Jak odkorkować Mordor? Obietnice ratusza

Debata ws. Służewca
Debata ws. Służewca
Źródło: Karolina Wiśniewska/tvnwarszawa.pl

Dodatkowe linie autobusowe, poprawa dostępności stacji kolejowej i promocja ruchu rowerowego – oto priorytety dotyczące komunikacji na Służewcu. Miasto chce zrealizować je w najbliższych latach, aby zmniejszyć ruch samochodowy. – Budując Marynarską robicie zupełnie coś innego. Korki nadal będą, a nawet większe – ripostują mieszkańcy.

Ogromne korki i ścisk w tramwajach – tak wygląda codzienność ponad 80 tys. pracowników dojeżdżających do Służewca i mieszkańców przyległych terenów Mokotowa. Podczas debaty z udziałem przedstawicieli urzędu miasta szukali odpowiedzi na pytanie, co zrobić aby pogodzić racje obu stron.

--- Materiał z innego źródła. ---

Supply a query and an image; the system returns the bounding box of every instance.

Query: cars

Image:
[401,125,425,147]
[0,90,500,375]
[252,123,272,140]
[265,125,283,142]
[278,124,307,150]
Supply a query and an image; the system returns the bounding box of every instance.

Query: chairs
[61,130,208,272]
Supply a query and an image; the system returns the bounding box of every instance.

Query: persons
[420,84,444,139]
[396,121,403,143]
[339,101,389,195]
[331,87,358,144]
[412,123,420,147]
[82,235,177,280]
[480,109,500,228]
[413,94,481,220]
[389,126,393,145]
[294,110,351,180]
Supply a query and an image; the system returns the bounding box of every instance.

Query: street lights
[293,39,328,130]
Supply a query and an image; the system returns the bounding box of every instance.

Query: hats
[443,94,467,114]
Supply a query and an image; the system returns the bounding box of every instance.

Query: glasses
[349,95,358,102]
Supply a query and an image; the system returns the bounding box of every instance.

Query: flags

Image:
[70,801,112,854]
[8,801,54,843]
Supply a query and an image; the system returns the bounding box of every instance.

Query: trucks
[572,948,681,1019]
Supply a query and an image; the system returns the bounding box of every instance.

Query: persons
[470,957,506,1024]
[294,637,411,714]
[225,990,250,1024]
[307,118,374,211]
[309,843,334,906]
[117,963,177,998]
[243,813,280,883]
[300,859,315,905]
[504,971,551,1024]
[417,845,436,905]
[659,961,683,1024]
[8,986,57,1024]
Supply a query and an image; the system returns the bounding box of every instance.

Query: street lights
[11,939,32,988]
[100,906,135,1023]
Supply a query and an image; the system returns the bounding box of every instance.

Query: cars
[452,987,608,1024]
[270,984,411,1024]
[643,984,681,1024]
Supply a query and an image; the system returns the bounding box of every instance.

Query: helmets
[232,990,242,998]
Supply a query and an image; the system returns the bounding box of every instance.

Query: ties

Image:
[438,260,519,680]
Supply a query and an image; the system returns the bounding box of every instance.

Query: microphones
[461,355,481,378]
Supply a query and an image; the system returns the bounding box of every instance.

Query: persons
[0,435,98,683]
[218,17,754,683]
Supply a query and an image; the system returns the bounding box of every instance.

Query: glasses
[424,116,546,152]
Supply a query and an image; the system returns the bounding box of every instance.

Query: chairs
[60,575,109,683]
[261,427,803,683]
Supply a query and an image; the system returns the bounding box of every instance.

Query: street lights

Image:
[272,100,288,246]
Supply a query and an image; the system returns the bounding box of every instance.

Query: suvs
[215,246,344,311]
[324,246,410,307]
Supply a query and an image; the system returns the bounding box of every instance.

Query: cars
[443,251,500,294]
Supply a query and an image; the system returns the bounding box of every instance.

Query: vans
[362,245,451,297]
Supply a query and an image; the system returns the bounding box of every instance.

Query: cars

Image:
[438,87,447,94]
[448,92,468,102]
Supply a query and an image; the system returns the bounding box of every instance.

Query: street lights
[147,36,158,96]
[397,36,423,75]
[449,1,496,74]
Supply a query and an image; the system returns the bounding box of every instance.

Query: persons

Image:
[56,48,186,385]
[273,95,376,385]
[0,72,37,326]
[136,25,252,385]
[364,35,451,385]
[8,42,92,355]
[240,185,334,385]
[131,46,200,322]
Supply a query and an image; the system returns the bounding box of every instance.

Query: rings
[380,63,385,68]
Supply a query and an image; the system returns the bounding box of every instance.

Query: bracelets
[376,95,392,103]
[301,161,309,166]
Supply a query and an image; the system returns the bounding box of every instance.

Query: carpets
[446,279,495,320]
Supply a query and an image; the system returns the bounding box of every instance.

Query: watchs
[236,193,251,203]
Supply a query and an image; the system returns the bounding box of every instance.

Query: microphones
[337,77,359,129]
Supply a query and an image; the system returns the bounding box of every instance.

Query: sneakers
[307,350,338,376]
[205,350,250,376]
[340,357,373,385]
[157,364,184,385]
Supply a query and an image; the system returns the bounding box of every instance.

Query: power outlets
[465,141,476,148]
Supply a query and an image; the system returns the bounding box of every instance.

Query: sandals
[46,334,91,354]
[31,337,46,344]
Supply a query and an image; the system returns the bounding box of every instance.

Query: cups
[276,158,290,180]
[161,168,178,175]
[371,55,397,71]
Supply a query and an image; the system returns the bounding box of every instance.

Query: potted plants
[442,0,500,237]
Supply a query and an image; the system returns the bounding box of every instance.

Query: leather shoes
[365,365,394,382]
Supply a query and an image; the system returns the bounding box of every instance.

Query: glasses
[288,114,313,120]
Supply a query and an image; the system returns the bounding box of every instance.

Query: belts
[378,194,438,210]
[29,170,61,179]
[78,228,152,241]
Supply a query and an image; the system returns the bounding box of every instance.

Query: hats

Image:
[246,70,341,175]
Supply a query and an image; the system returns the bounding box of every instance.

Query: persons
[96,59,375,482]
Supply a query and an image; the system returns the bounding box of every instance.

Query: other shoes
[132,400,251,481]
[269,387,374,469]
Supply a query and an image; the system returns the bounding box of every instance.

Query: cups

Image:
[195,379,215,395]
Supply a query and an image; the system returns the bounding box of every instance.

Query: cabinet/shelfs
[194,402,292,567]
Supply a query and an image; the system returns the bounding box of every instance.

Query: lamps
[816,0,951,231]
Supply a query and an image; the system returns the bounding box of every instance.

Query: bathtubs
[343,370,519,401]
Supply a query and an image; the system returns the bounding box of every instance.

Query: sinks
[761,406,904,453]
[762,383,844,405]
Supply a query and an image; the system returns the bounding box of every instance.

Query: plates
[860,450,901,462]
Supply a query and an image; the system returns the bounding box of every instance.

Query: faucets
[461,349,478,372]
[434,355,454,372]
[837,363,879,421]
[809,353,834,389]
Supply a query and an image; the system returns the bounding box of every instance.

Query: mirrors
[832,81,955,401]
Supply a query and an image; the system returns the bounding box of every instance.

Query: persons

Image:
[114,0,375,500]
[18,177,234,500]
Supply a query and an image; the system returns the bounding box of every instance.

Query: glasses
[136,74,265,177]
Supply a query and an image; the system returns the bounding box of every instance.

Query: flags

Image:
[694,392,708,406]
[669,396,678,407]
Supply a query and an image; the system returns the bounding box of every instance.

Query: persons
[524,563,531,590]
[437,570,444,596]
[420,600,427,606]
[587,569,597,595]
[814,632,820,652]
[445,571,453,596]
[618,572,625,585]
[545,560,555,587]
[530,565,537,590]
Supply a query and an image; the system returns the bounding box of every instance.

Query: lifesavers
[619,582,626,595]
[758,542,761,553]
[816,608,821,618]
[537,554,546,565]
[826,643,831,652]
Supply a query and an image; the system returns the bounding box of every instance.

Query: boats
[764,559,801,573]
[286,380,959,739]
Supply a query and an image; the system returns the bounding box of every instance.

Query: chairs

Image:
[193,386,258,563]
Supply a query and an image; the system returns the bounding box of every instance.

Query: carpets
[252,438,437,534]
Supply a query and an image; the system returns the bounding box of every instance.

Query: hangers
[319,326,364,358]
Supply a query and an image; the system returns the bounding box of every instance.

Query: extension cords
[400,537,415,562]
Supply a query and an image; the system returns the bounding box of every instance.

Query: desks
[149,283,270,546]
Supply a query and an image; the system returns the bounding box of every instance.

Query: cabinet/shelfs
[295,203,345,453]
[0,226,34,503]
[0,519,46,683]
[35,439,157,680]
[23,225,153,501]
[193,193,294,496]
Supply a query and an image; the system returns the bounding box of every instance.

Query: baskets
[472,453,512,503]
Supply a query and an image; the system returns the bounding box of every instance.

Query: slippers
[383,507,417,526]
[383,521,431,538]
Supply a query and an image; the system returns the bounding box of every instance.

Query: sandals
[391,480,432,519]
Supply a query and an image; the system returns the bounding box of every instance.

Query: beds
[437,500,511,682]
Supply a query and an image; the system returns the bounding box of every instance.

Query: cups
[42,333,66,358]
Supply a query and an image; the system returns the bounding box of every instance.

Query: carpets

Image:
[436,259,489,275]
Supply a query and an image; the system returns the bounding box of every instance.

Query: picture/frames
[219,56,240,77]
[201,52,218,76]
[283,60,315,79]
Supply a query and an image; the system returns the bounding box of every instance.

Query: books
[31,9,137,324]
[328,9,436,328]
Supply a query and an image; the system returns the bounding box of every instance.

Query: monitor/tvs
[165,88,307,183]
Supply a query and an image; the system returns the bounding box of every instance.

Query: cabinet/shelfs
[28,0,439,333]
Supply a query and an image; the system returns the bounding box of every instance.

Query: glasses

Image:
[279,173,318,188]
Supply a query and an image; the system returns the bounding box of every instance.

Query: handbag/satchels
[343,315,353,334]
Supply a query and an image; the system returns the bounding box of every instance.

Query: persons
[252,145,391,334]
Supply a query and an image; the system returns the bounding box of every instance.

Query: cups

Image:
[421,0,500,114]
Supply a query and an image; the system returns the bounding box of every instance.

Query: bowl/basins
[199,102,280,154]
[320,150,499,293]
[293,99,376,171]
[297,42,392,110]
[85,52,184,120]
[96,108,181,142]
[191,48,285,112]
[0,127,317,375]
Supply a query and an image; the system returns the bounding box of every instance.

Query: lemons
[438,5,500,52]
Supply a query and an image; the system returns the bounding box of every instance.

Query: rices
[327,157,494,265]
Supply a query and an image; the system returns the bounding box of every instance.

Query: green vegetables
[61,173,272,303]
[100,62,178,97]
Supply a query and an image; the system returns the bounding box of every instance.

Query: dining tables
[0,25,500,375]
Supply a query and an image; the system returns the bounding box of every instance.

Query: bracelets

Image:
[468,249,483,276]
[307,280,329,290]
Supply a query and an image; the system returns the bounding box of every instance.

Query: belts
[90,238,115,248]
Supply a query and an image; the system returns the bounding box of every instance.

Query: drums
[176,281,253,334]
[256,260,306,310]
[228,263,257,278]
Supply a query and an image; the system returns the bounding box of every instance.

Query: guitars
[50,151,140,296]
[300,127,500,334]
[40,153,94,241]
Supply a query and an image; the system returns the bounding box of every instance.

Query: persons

Marynarska nie rozwiązuje problemu

Jednym z największych problemów Mordoru jest brak dobrych połączeń komunikacyjnych z innymi dzielnicami. Służewiec jest pełen tzw. "wąskich gardeł", które skutecznie blokują ruch. Zarząd Miejskich Inwestycji ma kilka sposobów na rozwiązanie problemu. Pierwszy to wydłużenie ulicy Woronicza do Żwirki i Wigury, o które mieszkańcy Mokotowa zabiegali od lat. Urzędnicy zareagowali dopiero po protestach i zablokowaniu ulicy, co relacjonowaliśmy na tvnwarszawa.pl. Drugi i wywołujący znacznie większe kontrowersje to przebudowa ulicy Marynarskiej i dodanie wiaduktu w ciągu ulicy Postępu.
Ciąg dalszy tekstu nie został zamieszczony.